## BEGIN TEXT SHOWN
Coder Social home page Coder Social logo

rct567 / domquery Goto Github PK

View Code? Open in Web Editor NEW
130.0 6.0 39.0 304 KB

PHP library for easy 'jQuery like' DOM traversing and manipulation.

License: MIT License

PHP 98.93% Dockerfile 0.40% Shell 0.66%
domquery domdocument jquery php-library html xpath-query xpath dom htmlparser libxml

domquery's Introduction

DomQuery

DomQuery is a PHP library that allows you to easily traverse and modify the DOM (HTML/XML). As a library it aims to provide 'jQuery like' access to the PHP DOMDocument class (http://php.net/manual/en/book.dom.php).

Installation

Install the latest version with

$ composer require rct567/dom-query

Basic Usage

Read attributes and properties:

use Rct567\DomQuery\DomQuery;

$dom = new DomQuery('<div><h1 class="title">Hello</h1></div>');

echo $dom->find('h1')->text(); // output: Hello
echo $dom->find('div')->prop('outerHTML'); // output: <div><h1 class="title">Hello</h1></div>
echo $dom->find('div')->html(); // output: <h1 class="title">Hello</h1>
echo $dom->find('div > h1')->class; // output: title
echo $dom->find('div > h1')->attr('class'); // output: title
echo $dom->find('div > h1')->prop('tagName'); // output: h1
echo $dom->find('div')->children('h1')->prop('tagName'); // output: h1
echo (string) $dom->find('div > h1'); // output: <h1 class="title">Hello</h1>
echo count($dom->find('div, h1')); // output: 2

Traversing nodes (result set):

use Rct567\DomQuery\DomQuery;

$dom = new DomQuery('<a>1</a> <a>2</a> <a>3</a>');
$links = $dom->children('a');

foreach($links as $elm) {
    echo $elm->text(); // output 123
}

echo $links[0]->text(); // output 1
echo $links->last()->text(); // output 3
echo $links->first()->next()->text(); // output 2
echo $links->last()->prev()->text(); // output 2
echo $links->get(0)->textContent; // output 1
echo $links->get(-1)->textContent; // output 3

Factory method (create instance alternative):

use Rct567\DomQuery\DomQuery;

DomQuery::create('<a title="hello"></a>')->attr('title') // hello

Jquery methods available

Traversing > Tree Traversal

  • .find( selector )
  • .children( [selector] )
  • .parent( [selector] )
  • .closest( [selector] )
  • .next( [selector] )
  • .prev( [selector] )
  • .nextAll( [selector] )
  • .prevAll( [selector] )
## END TEXT SHOWN
**PROBLEM DETAILS:** Could you resume the DomQuery library page from the point where it stops?
## BEGIN ENTRIES
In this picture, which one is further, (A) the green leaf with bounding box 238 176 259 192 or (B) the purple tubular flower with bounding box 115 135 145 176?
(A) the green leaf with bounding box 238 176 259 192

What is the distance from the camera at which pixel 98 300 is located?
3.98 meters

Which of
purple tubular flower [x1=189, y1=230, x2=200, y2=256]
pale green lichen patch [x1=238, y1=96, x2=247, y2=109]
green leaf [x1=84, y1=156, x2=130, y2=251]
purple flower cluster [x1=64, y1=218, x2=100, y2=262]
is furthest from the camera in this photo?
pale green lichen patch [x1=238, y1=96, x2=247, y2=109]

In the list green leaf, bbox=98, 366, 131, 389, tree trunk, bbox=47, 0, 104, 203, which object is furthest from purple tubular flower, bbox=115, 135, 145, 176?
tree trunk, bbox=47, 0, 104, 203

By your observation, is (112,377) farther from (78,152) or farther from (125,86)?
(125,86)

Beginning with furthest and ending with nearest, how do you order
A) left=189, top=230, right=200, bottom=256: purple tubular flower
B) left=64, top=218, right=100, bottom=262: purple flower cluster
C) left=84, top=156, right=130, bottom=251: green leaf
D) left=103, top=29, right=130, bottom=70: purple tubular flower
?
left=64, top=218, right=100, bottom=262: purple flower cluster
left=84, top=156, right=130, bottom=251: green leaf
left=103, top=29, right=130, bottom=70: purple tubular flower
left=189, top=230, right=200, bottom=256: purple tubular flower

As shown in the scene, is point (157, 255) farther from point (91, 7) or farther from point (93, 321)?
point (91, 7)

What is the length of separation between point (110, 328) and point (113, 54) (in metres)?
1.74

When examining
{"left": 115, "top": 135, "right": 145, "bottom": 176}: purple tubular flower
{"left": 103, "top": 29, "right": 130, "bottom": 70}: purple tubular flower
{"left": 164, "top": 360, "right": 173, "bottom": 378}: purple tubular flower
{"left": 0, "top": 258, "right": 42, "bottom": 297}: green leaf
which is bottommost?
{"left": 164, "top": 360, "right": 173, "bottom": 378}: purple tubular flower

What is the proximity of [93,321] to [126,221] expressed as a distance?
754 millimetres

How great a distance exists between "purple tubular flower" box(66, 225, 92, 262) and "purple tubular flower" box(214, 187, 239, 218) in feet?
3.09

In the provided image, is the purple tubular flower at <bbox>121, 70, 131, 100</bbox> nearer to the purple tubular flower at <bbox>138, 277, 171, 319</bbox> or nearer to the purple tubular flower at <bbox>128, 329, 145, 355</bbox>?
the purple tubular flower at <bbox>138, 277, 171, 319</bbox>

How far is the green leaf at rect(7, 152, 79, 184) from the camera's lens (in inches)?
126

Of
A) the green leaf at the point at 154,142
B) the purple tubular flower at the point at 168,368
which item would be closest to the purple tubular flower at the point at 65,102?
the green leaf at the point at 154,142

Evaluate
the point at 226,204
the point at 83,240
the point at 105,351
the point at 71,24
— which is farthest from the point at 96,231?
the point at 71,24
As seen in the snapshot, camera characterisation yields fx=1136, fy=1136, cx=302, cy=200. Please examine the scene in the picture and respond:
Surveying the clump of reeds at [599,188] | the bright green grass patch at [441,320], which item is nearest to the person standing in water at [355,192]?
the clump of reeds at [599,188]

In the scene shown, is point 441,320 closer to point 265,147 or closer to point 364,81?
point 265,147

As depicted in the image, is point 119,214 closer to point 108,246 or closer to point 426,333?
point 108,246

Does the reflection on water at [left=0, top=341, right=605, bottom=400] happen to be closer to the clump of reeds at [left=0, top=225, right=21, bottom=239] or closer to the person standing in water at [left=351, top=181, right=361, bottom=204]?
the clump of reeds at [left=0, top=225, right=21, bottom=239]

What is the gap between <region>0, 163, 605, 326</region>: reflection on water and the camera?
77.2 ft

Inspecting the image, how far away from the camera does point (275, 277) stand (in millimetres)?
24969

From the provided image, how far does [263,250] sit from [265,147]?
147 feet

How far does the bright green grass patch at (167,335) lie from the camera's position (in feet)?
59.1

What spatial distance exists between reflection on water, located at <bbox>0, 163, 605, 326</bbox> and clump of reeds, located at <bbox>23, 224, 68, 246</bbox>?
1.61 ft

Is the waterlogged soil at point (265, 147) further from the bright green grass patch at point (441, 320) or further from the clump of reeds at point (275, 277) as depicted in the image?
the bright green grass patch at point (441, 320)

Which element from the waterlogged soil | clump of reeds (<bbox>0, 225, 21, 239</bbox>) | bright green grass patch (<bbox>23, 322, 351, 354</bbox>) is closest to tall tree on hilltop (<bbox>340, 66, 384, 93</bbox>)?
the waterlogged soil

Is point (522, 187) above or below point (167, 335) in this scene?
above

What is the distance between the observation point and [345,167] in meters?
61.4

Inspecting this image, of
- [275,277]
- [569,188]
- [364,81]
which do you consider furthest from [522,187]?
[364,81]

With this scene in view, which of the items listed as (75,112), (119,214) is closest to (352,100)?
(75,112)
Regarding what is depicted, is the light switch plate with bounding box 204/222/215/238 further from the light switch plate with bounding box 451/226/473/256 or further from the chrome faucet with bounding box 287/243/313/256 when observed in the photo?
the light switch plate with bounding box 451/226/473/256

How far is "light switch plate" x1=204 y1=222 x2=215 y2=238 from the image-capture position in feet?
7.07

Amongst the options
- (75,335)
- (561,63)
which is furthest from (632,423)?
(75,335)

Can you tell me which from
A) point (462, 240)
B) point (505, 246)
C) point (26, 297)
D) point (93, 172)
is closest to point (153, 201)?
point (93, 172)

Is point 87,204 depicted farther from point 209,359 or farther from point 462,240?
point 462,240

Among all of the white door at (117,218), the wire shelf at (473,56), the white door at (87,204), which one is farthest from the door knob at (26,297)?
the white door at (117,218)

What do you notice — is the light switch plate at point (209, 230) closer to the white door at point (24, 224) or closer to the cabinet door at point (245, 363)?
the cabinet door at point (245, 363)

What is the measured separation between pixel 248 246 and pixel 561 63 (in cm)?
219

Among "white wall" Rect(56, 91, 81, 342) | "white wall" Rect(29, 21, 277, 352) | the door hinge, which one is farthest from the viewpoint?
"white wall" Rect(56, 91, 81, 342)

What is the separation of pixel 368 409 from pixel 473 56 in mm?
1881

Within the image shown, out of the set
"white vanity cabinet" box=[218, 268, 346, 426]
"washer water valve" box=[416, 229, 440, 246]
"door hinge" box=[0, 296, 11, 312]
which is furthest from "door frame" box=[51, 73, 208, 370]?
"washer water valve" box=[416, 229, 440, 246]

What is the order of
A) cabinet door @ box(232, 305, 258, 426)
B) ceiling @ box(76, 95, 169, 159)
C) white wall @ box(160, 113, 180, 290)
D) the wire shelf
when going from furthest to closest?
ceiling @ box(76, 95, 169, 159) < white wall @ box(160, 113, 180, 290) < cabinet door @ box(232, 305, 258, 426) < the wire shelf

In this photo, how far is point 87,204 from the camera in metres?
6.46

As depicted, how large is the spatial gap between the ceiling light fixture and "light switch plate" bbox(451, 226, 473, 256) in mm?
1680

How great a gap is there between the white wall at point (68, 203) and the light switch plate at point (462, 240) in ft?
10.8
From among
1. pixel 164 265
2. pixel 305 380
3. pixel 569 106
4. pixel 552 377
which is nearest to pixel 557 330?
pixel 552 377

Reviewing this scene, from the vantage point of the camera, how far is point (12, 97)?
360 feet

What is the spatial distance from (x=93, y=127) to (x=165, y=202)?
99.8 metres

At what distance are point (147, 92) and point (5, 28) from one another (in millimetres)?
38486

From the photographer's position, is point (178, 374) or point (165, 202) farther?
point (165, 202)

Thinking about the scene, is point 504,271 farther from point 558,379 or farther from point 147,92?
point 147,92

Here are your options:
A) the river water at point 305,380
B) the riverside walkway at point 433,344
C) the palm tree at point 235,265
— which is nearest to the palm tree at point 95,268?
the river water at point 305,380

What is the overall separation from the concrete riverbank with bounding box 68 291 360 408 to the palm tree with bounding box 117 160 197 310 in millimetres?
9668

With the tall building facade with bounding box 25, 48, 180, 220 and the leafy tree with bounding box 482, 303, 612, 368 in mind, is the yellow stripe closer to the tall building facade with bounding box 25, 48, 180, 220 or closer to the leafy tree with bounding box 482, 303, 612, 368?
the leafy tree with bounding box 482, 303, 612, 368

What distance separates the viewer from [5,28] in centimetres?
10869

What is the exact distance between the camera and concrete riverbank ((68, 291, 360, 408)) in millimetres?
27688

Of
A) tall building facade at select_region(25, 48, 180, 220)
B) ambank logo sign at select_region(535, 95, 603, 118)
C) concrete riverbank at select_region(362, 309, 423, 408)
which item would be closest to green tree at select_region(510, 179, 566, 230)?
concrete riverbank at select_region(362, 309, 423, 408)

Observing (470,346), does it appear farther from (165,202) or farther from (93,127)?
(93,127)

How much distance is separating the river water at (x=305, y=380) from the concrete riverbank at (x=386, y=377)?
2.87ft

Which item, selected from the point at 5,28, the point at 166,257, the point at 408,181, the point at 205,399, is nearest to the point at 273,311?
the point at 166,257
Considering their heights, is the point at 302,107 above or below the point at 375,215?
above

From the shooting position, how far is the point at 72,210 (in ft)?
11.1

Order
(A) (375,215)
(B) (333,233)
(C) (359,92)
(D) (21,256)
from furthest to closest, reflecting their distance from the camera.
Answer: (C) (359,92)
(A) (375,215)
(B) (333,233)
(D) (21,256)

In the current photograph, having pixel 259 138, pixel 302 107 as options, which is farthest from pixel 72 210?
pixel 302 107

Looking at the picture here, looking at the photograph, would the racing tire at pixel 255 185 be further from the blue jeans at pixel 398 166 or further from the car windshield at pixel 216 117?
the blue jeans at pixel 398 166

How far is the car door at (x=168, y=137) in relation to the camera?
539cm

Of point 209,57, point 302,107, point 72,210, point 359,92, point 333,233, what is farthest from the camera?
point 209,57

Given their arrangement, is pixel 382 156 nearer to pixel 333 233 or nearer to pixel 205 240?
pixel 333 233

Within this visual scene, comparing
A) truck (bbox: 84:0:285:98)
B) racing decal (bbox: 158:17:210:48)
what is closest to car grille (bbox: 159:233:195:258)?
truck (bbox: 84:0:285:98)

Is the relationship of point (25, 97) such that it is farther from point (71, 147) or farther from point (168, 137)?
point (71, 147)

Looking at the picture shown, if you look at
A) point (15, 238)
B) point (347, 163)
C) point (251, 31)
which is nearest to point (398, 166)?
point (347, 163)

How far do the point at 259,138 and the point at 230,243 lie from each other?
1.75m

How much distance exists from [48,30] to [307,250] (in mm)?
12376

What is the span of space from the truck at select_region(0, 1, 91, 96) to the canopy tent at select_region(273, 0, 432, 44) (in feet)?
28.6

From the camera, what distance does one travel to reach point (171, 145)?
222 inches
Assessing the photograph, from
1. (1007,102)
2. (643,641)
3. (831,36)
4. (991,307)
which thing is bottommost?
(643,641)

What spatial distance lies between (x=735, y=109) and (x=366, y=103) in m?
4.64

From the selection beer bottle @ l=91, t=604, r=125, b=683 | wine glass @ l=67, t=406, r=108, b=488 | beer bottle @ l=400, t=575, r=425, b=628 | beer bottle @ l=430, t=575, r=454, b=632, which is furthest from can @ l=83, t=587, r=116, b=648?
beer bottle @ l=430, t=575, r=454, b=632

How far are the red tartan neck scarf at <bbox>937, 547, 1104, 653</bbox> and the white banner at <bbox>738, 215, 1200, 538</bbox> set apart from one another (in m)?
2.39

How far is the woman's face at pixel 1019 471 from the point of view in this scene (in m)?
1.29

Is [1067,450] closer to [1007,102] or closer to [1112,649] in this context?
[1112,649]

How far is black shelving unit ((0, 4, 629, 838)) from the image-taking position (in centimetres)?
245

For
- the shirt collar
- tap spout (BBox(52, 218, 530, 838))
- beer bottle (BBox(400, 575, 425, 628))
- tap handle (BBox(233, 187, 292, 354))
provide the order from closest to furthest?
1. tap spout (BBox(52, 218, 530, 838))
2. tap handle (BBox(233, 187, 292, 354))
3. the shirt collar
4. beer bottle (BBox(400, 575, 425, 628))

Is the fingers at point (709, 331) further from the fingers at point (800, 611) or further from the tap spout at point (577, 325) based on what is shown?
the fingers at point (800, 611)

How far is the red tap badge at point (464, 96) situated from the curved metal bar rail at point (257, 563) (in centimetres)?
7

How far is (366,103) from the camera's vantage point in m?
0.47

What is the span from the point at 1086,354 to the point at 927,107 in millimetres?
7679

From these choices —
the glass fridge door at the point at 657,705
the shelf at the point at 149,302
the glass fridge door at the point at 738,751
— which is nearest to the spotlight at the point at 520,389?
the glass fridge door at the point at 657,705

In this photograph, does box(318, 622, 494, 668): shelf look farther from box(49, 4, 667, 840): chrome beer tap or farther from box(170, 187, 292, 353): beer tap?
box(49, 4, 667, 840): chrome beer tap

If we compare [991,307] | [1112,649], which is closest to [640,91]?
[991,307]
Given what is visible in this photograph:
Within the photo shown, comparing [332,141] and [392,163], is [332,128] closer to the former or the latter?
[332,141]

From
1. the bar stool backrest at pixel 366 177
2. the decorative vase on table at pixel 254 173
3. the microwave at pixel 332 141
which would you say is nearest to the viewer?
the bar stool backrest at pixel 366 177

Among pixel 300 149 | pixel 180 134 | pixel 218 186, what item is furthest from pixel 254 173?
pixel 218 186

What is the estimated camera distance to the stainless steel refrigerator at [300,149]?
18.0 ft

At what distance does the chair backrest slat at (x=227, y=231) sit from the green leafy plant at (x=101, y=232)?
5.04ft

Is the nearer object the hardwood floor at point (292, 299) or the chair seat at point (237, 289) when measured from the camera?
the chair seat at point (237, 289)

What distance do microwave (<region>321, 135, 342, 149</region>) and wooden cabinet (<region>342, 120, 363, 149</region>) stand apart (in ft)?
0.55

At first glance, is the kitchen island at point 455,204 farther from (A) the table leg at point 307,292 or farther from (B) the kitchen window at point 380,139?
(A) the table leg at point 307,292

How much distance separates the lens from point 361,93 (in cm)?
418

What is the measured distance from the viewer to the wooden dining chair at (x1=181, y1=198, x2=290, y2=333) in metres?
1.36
## END ENTRIES
**ANSWER:**
  • .nextUntil( [selector] )
  • .prevUntil( [selector] )
  • .siblings( [selector] )

Traversing > Miscellaneous Traversing

  • .contents() get children including text nodes
  • .add( selector, [context] ) new result with added elements that match selector
  • .addBack()

Traversing > Filtering

  • .is( selector )
  • .filter ( selector ) reduce to those that match the selector
  • .not( selector ) remove elements from the set of matched elements
  • .has( selector ) reduce to those that have a descendant that matches the selector
  • .first( [selector] )
  • .last( [selector] )
  • .slice( [offset] [, length]) like array_slice in php, not js/jquery
  • .eq( index )
  • .map( callable(elm,i) )

* [selector] can be a css selector or an instance of DomQuery|DOMNodeList|DOMNode

Manipulation > DOM Insertion & removal

  • .text( [text] )
  • .html( [html_string] )
  • .append( [content],... )
  • .prepend( [content],... )
  • .after( [content],... )
  • .before( [content],... )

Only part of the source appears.